WHAT YOU SHOULD DO
Copy out every line of text in the records below word for word, without the pictures.

DATA TO USE
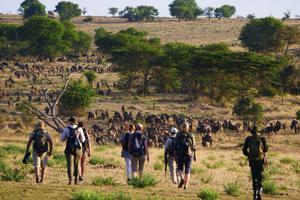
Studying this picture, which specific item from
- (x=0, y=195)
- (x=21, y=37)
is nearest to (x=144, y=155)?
(x=0, y=195)

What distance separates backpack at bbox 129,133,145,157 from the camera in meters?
Result: 13.1

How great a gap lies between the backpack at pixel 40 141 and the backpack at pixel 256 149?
394cm

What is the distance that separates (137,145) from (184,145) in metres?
1.22

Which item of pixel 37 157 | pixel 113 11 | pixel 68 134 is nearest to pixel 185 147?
pixel 68 134

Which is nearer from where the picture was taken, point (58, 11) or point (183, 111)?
point (183, 111)

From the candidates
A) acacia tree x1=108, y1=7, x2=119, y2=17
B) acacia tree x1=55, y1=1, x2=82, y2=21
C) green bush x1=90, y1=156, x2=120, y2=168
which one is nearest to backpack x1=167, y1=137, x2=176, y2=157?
green bush x1=90, y1=156, x2=120, y2=168

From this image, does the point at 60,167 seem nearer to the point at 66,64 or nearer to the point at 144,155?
the point at 144,155

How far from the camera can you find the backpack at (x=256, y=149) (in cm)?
1156

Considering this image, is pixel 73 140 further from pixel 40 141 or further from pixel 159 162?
pixel 159 162

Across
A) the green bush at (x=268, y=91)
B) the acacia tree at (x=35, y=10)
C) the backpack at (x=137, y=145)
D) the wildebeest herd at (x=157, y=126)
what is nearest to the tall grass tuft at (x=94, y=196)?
the backpack at (x=137, y=145)

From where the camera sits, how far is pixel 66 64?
68.4 meters

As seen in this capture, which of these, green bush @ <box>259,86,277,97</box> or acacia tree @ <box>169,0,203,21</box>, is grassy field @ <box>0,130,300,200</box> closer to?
green bush @ <box>259,86,277,97</box>

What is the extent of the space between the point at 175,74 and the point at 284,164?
95.4ft

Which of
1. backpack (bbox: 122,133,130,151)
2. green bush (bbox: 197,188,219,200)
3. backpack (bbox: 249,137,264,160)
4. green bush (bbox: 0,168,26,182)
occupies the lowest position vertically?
green bush (bbox: 0,168,26,182)
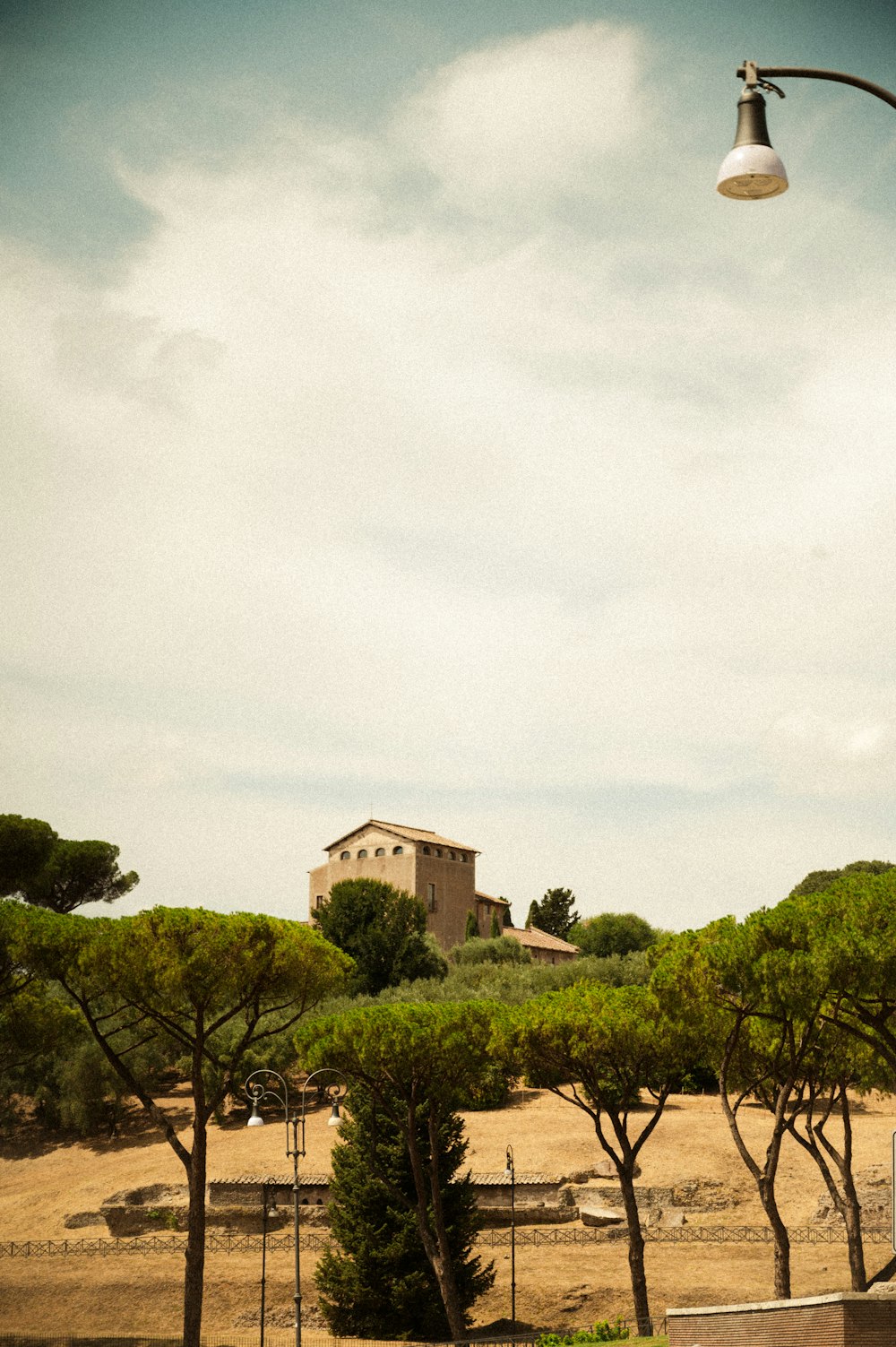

THE RESPONSE
Studying this picture, which specific item from
- (x=0, y=195)
- (x=21, y=37)
is nearest to (x=144, y=155)?
(x=0, y=195)

What distance separates backpack at bbox 129,133,145,157 from the camera in meters?
Result: 13.1

How great a gap lies between the backpack at pixel 40 141 and the backpack at pixel 256 149?
394cm

What is the distance that separates (137,145) from (184,145) in metres?
1.22

Which item of pixel 37 157 | pixel 113 11 | pixel 68 134 is nearest to pixel 185 147?
pixel 68 134

Which is nearer from where the picture was taken, point (58, 11) or point (183, 111)?
point (183, 111)

From the candidates
A) acacia tree x1=108, y1=7, x2=119, y2=17
B) acacia tree x1=55, y1=1, x2=82, y2=21
C) green bush x1=90, y1=156, x2=120, y2=168
which one is nearest to backpack x1=167, y1=137, x2=176, y2=157?
green bush x1=90, y1=156, x2=120, y2=168

From this image, does the point at 60,167 seem nearer to the point at 66,64 or nearer to the point at 144,155?
the point at 144,155

How far from the camera can you find the backpack at (x=256, y=149) (in cm)?
1156

Considering this image, is pixel 73 140 further from pixel 40 141 or further from pixel 159 162?
pixel 159 162

Across
A) the green bush at (x=268, y=91)
B) the acacia tree at (x=35, y=10)
C) the backpack at (x=137, y=145)
D) the wildebeest herd at (x=157, y=126)
what is nearest to the tall grass tuft at (x=94, y=196)?
the backpack at (x=137, y=145)

From where the camera sits, how far is pixel 66 64?
68.4 meters

As seen in this capture, which of these, green bush @ <box>259,86,277,97</box> or acacia tree @ <box>169,0,203,21</box>, is grassy field @ <box>0,130,300,200</box> closer to?
green bush @ <box>259,86,277,97</box>

What is the extent of the space between the point at 175,74 and the point at 284,164?
95.4ft

Which of
1. backpack (bbox: 122,133,130,151)
2. green bush (bbox: 197,188,219,200)
3. backpack (bbox: 249,137,264,160)
4. green bush (bbox: 0,168,26,182)
occupies the lowest position vertically?
green bush (bbox: 0,168,26,182)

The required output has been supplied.